What's at Steak?

24th March 2017

Laura Chapman, of Sarratt-based pasture-fed Native Beef, shares her secrets for cooking the perfect steak, and recommends a new cut that’s full of flavour…

Cooking steaks can be intimidating. A slow cooked meat dish is quite forgiving, but when it comes to steaks people are often afraid they will ruin them. Given the price of a prime steak that feels like an expensive mistake!

But it really needn’t be that hard. Or that expensive. Have you heard of Denver steaks and Flat Iron steaks? Cut from the blade area (around the shoulder) they tend to be around half the price of traditional English prime steaks, but with excellent eating quality.
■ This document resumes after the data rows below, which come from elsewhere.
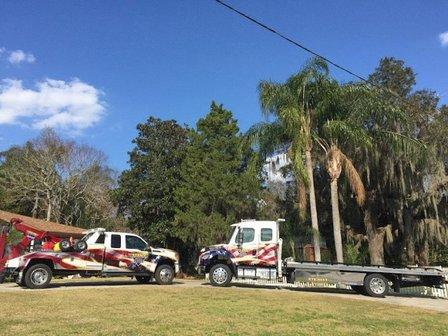 Stan's Pro Tows of Florida
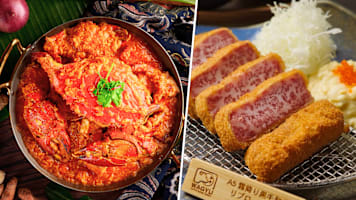 From $69 Gyukatsu To $98 Hotel Buffets: 7 Iftar Spots To Check Out This Ramadan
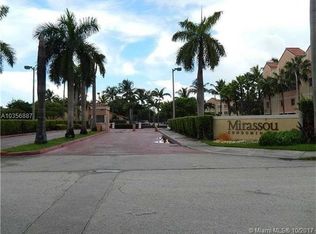 6195 NW 186th St APT 409, Hialeah, FL 33015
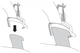 Монтажний комплект Thule 4007 для Audi A4/S4/RS4 (mkIV-mkV)(B8; B9)(універсал) 2008-2023 (TH 184007) - изображение 2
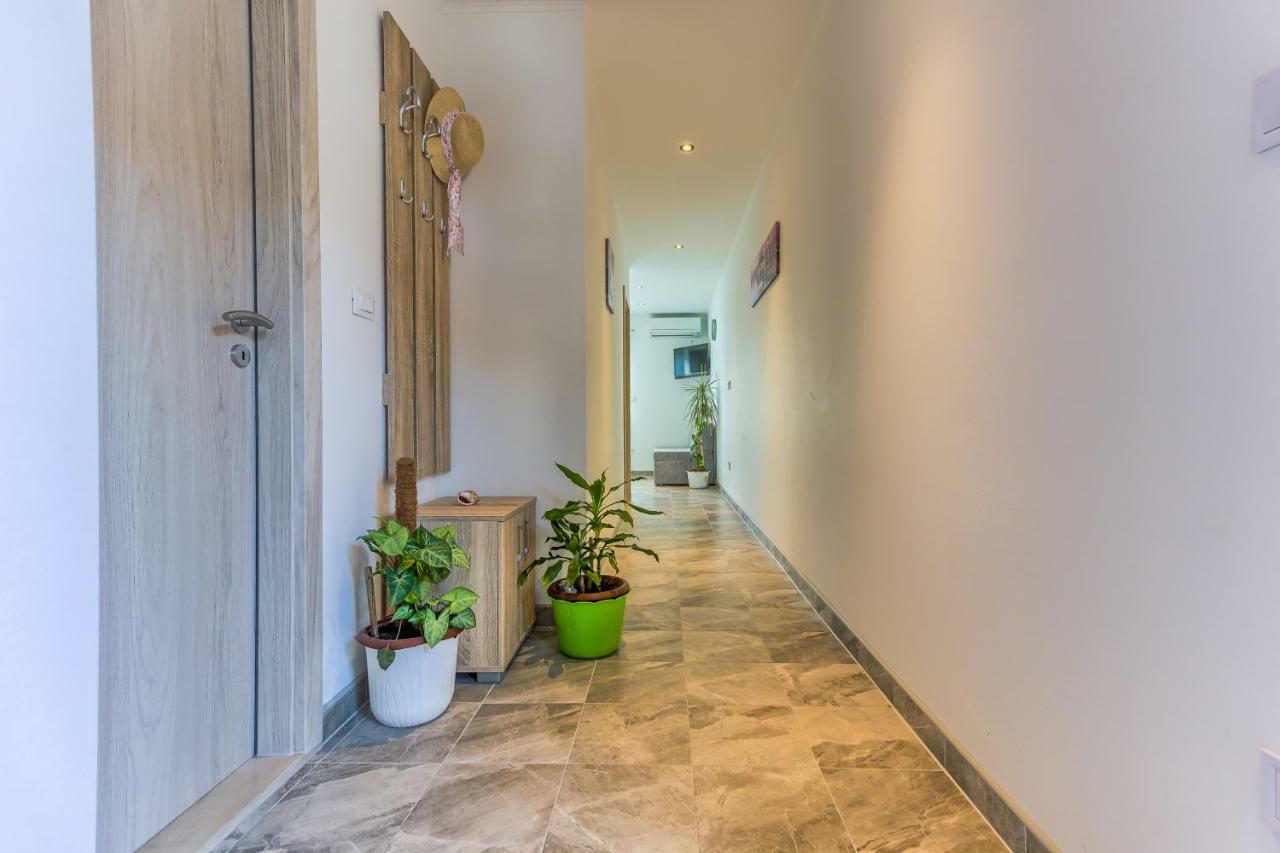 Apartment Adriano Bol Exteriér fotografie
They were ‘discovered’ by butchers in the US looking for different ways to use the shoulder cuts. They are tender, and packed with flavour. They’re taking off in British restaurants now, and they’re great for home cooking, too.

The Flat Iron is so named because it is cut in the shape of an old fashioned iron. It is well marbled, tender and juicy, and best cooked medium rare to medium. It takes a marinade well, but it isn’t essential: it has enough flavour and a great texture without. I’m no cooking expert…but I do eat a lot of beef, and this method of cooking a Flat Iron steak always works for me.

This technique works for the majority of steaks, in fact. A thick cut fillet might need to be started on a lower heat; a sirloin or ribeye might want to be cooked a little longer to let their wonderful fat melt. The best thing to do is to have a play, and see what techniques yield a steak as you like it. Nothing to be afraid of!

• Take the steak out of the fridge and out of its vacuum pack a good 20 minutes before cooking. This gives the meat fibres a chance to ‘relax’.

• Preheat a griddle pan or BBQ to high heat

• Dry the surface of the beef with a paper towel. Just before you put it in the pan, add some salt and pepper to season.

• Add to the hot griddle or BBQ. Allow the first side to brown, and then turn every couple of minutes for even cooking.

• For a 2cm thick steak it will take about three to three and a half minutes each side to get to medium rare.

• Once the steak is cooked to your preference, remove it from the pan and allow it to sit at room temperature for five to ten minutes before serving. This lets the fibres relax and juices run back into the steak.

• For best results cut into strips across the grain to serve.

• Serve as you like (my favourite is with salad and skinny fries). Flat iron also does well in strips in stir fry or fajitas.